_EXERCISE_
Among the lines below, a stretch begins at the one with "2024-04-12T21:44:16, 3-frame burst." and ends at the one with "category: zebraplains". Repeat that stretch exactly, ends included.

_AVAILABLE DATA_
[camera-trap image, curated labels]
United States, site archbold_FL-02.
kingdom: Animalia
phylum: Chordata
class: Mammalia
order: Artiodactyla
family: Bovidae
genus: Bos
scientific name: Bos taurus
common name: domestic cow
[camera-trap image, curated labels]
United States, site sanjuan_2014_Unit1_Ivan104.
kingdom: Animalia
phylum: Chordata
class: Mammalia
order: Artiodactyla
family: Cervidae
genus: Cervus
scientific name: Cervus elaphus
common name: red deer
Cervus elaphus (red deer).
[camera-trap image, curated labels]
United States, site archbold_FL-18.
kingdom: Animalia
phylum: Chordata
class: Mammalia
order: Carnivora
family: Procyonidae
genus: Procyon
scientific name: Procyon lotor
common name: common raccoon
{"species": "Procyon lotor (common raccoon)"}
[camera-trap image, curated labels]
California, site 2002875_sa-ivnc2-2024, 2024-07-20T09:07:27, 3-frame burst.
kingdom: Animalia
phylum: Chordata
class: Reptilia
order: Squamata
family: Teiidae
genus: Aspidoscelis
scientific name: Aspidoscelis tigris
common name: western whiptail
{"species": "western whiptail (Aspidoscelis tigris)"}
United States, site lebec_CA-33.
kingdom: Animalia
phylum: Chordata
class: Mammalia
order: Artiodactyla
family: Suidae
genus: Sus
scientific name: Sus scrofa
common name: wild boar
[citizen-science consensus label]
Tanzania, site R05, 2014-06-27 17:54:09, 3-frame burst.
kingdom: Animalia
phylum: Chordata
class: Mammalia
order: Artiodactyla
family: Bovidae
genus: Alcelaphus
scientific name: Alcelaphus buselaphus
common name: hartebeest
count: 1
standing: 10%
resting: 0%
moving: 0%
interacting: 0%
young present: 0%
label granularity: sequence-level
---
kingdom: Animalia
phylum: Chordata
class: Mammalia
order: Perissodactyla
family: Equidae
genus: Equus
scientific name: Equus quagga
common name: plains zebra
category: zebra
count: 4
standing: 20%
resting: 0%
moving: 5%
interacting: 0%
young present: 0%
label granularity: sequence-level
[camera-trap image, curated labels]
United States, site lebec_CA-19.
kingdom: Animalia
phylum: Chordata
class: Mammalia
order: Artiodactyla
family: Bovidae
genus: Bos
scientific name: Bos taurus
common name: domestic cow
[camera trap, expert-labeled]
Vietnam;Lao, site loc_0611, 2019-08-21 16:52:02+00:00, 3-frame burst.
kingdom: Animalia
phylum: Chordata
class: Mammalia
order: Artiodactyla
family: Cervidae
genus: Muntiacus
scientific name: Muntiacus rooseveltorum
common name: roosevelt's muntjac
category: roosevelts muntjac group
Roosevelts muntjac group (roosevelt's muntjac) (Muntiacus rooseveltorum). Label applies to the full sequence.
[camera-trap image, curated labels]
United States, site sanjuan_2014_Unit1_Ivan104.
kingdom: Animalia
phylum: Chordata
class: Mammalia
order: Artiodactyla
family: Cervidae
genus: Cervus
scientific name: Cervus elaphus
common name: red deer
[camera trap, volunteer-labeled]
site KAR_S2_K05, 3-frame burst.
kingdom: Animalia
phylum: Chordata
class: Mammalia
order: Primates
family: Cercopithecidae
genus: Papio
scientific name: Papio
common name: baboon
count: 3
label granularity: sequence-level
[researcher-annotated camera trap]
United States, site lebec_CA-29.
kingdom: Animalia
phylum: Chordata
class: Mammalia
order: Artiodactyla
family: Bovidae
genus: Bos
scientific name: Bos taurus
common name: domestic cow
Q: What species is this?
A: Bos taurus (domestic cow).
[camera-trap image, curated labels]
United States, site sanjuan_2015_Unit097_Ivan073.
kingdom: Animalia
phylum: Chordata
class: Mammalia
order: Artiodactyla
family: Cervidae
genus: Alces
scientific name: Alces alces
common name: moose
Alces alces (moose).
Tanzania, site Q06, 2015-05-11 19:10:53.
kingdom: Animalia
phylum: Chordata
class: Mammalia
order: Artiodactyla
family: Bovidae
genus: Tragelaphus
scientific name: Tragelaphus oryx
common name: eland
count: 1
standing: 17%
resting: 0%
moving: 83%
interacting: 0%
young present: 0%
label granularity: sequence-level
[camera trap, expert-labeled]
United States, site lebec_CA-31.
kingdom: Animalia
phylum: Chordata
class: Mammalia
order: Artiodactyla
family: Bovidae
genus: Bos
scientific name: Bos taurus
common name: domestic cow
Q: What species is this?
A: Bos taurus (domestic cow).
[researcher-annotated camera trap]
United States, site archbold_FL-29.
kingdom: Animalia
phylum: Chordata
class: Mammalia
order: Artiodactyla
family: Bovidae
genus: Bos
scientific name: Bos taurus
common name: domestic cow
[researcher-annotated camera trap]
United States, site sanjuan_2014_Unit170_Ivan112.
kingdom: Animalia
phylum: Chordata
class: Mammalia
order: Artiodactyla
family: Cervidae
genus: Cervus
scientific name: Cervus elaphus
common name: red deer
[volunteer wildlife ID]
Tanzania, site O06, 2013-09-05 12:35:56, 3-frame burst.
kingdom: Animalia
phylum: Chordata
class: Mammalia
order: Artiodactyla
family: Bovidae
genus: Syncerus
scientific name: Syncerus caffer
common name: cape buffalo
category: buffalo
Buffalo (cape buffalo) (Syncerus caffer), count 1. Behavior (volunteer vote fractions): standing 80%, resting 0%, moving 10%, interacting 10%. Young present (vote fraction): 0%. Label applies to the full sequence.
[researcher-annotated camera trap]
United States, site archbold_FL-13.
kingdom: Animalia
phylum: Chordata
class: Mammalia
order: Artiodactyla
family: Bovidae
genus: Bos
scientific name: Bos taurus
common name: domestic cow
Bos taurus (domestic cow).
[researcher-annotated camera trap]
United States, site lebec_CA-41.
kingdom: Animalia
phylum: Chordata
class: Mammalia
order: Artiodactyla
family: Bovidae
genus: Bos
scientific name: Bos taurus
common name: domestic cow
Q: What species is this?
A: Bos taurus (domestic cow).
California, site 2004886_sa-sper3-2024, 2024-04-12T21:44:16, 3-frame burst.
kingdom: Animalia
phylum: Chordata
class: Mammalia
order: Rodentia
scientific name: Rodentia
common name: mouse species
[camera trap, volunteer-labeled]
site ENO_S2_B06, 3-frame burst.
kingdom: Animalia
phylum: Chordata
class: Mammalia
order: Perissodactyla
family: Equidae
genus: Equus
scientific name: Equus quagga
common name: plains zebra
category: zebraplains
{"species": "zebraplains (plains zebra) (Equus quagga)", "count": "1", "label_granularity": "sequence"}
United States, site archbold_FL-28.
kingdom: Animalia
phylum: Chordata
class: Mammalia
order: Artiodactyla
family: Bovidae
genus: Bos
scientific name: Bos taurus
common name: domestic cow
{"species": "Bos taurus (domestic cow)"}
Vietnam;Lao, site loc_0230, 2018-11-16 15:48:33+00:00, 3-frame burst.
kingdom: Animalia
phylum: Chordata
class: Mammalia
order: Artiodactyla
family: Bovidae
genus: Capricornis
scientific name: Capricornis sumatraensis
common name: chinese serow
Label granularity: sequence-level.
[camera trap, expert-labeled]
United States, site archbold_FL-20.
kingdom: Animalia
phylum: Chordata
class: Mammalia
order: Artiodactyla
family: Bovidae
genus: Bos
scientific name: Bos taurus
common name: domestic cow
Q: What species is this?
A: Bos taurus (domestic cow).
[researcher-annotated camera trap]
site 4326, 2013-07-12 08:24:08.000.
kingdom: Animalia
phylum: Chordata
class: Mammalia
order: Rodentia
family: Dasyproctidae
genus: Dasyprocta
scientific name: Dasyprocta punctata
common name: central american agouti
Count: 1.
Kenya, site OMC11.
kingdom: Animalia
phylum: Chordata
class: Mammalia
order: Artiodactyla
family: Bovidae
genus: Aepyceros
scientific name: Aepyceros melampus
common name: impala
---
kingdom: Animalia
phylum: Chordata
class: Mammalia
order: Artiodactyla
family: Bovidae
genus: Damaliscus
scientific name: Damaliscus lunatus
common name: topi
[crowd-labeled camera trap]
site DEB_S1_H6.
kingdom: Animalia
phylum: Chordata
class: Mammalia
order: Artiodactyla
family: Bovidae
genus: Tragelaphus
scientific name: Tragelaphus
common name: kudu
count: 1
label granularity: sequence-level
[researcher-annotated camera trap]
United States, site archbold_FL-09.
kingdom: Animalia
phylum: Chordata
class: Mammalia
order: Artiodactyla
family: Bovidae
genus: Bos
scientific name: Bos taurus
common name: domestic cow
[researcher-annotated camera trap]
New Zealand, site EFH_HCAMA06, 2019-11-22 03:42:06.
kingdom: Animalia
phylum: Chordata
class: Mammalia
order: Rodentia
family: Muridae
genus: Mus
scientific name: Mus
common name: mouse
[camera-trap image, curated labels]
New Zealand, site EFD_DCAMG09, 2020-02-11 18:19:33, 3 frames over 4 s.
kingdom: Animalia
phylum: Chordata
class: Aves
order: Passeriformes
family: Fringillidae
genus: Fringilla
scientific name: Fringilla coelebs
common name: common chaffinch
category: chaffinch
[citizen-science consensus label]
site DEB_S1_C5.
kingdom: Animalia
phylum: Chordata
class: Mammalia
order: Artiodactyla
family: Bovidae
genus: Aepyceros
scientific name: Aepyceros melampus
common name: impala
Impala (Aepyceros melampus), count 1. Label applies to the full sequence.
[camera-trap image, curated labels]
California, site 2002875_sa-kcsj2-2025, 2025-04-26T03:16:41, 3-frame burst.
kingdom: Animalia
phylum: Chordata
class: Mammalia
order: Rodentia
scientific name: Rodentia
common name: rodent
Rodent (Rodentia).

_EXERCISE RESULT_
California, site 2004886_sa-sper3-2024, 2024-04-12T21:44:16, 3-frame burst.
kingdom: Animalia
phylum: Chordata
class: Mammalia
order: Rodentia
scientific name: Rodentia
common name: mouse species
[camera trap, volunteer-labeled]
site ENO_S2_B06, 3-frame burst.
kingdom: Animalia
phylum: Chordata
class: Mammalia
order: Perissodactyla
family: Equidae
genus: Equus
scientific name: Equus quagga
common name: plains zebra
category: zebraplains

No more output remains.